Ecosyste.ms: Awesome

An open API service indexing awesome lists of open source software.

Awesome Lists | Featured Topics | Projects

https://github.com/hadesarchitect/grafanacassandradatasource

Apache Cassandra Datasource for Grafana
https://github.com/hadesarchitect/grafanacassandradatasource

apache-cassandra aws-keyspaces cassandra cassandra-datasource datastax-astra datastax-enterprise grafana grafana-datasource

Last synced: 3 days ago
JSON representation

Apache Cassandra Datasource for Grafana

Awesome Lists containing this project

README

        

# Apache Cassandra Datasource for Grafana

This datasource is to visualise **time-series data** stored in Cassandra/DSE, if you are looking for Cassandra **metrics**, you may need [datastax/metric-collector-for-apache-cassandra](https://github.com/datastax/metric-collector-for-apache-cassandra) instead.

![Release Status](https://github.com/HadesArchitect/GrafanaCassandraDatasource/workflows/Handle%20Release/badge.svg)
![CodeQL](https://github.com/HadesArchitect/grafana-cassandra-source/workflows/CodeQL/badge.svg?branch=master)

To see the datasource in action, please follow the [Quick Demo](https://github.com/HadesArchitect/GrafanaCassandraDatasource/wiki/Quick-Demo) steps. Documentation is available [here](https://github.com/HadesArchitect/GrafanaCassandraDatasource/wiki)

**Supports**:

* Grafana
* 7.x, 8.x, 9.x, 10.x are fully supported (plugin version 2.x)
* 5.x, 6.x are deprecated (works with plugin versions 1.x, but we recommend upgrading)
* Cassandra 3.x, 4.x
* DataStax Enterprise 6.x
* DataStax Astra ([docs](https://github.com/HadesArchitect/GrafanaCassandraDatasource/wiki/DataStax-Astra))
* AWS Keyspaces (limited support) ([docs](https://github.com/HadesArchitect/GrafanaCassandraDatasource/wiki/AWS-Keyspaces))
* Linux, OSX (incl. M1), Windows

**Features**:
* Connect to Cassandra using auth credentials and TLS
* Query configurator
* Raw CQL query editor
* Table mode
* Variables
* Annotations
* Alerting

**Contacts**:

* [![Github discussions](https://img.shields.io/badge/github-discussions-green)](https://github.com/HadesArchitect/GrafanaCassandraDatasource/discussions)

**TOC**
- [About](#about)
- [Usage](#usage)
- [Installation](#installation)
- [Building query](#building-query)
- [Table Mode](#table-mode)
- [Alerting](#alerting)
- [Tips and tricks](#tips-and-tricks)
- [Development](#tips-and-tricks)

## Usage

You can find more detailed instructions in [the datasource wiki](https://github.com/HadesArchitect/GrafanaCassandraDatasource/wiki).

### Installation

1. Install the plugin using grafana console tool: `grafana-cli plugins install hadesarchitect-cassandra-datasource`. The plugin will be installed into your grafana plugins directory; the default is `/var/lib/grafana/plugins`. Alternatively, download the plugin using [latest release](https://github.com/HadesArchitect/GrafanaCassandraDatasource/releases/latest), please download `cassandra-datasource-VERSION.zip` and uncompress a file into the Grafana plugins directory (`grafana/plugins`).
2. Add the Apache Cassandra Data Source as a data source at the datasource configuration page.
3. Configure the datasource specifying contact point and port like "10.11.12.13:9042", username and password. It's strongly recommended to use a dedicated user with read-only permissions only to the table you have to access.
4. Push the "Save and Test" button, if there is an error message, check the credentials and connection.

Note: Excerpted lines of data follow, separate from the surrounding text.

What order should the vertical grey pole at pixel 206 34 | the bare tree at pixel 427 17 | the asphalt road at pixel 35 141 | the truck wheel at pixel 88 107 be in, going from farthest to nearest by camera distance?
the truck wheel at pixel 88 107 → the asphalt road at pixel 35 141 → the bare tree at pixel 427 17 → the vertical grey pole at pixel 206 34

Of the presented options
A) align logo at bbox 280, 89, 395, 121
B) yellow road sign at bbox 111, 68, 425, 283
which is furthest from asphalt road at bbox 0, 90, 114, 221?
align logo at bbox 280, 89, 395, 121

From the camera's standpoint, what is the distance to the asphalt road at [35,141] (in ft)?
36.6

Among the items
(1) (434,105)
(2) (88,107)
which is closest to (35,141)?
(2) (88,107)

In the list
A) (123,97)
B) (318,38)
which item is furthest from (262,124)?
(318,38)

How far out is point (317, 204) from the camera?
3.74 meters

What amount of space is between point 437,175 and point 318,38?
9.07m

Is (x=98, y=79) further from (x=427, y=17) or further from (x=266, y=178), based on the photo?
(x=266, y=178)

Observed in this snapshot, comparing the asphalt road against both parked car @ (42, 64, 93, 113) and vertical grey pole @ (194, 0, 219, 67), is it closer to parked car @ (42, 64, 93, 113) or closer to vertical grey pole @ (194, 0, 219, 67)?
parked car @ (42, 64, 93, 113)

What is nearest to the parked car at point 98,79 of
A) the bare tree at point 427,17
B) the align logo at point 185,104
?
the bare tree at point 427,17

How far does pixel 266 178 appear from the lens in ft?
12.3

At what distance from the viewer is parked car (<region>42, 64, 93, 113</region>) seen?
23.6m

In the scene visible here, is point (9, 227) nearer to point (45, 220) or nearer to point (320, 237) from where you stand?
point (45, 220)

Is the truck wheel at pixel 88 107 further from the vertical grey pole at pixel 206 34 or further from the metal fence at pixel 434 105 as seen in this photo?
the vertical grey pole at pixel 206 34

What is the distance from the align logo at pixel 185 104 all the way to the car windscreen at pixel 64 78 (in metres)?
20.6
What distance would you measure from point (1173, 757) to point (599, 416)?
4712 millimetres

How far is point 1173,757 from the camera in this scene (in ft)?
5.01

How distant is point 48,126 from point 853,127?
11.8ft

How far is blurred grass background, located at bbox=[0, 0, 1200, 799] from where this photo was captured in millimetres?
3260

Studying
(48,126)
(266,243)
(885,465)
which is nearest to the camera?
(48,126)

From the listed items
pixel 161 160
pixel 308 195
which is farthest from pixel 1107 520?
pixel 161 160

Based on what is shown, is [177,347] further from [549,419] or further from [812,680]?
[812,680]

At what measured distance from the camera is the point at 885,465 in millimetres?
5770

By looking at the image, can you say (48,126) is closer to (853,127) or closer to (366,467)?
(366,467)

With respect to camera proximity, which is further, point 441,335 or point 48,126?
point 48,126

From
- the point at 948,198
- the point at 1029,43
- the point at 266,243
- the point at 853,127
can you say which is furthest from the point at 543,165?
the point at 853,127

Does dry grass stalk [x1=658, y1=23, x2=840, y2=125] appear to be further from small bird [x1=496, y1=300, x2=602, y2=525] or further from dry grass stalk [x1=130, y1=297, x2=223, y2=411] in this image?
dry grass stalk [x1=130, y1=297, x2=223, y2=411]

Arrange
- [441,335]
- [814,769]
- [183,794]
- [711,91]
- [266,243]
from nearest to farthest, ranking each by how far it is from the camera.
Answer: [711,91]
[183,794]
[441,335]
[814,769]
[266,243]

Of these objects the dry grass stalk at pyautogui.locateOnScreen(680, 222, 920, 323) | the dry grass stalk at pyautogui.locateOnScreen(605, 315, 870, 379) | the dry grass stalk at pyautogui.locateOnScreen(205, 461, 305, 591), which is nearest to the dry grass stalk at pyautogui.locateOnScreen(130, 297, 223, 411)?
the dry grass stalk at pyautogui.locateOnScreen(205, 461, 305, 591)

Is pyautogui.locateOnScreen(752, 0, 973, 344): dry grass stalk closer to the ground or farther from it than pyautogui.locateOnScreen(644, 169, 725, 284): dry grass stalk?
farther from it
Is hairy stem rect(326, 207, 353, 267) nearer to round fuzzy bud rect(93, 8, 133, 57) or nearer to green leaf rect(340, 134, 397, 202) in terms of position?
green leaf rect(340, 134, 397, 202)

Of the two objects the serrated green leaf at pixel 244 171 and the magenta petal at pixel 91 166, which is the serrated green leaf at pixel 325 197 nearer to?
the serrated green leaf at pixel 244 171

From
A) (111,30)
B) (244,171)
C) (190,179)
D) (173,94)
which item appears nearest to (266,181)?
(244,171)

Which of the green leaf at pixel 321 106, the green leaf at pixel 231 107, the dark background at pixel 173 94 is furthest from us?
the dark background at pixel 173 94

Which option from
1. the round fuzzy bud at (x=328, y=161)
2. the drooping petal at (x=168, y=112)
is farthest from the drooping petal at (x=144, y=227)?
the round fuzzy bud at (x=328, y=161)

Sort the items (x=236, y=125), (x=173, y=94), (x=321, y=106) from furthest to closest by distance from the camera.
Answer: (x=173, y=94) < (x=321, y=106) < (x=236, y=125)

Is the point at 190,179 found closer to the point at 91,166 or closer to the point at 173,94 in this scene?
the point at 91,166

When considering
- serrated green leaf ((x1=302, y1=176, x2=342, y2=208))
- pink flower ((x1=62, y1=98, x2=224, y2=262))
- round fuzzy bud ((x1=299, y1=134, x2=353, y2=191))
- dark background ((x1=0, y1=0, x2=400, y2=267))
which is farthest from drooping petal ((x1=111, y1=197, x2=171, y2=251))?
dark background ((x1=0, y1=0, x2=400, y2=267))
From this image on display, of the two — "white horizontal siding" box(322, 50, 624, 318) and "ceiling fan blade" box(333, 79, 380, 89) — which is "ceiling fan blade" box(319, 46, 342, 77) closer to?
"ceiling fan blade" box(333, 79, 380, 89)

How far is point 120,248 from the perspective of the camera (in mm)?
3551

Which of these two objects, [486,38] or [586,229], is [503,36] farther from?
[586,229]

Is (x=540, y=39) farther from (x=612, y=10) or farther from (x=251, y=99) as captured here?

![Datasource Configuration](https://user-images.githubusercontent.com/1742301/148654400-3ac4a477-8ca3-4606-86e7-5d10cbdc4ea9.png)

### Building query

There are **two ways** to query data from Cassandra/DSE, **Query Configurator** and **Query Editor**. Configurator is easier to use but has limited capabilities, Editor is more powerful but requires understanding of [CQL](https://cassandra.apache.org/doc/latest/cql/).

#### Query Configurator

![Query Configurator](https://user-images.githubusercontent.com/1742301/148654262-b9cb7253-4086-4367-8aae-35ea458fcbb6.png)

Query Configurator is the easiest way to query data. At first, enter the keyspace and table name, then pick proper columns. If keyspace and table names are given correctly, the datasource will suggest the column names automatically.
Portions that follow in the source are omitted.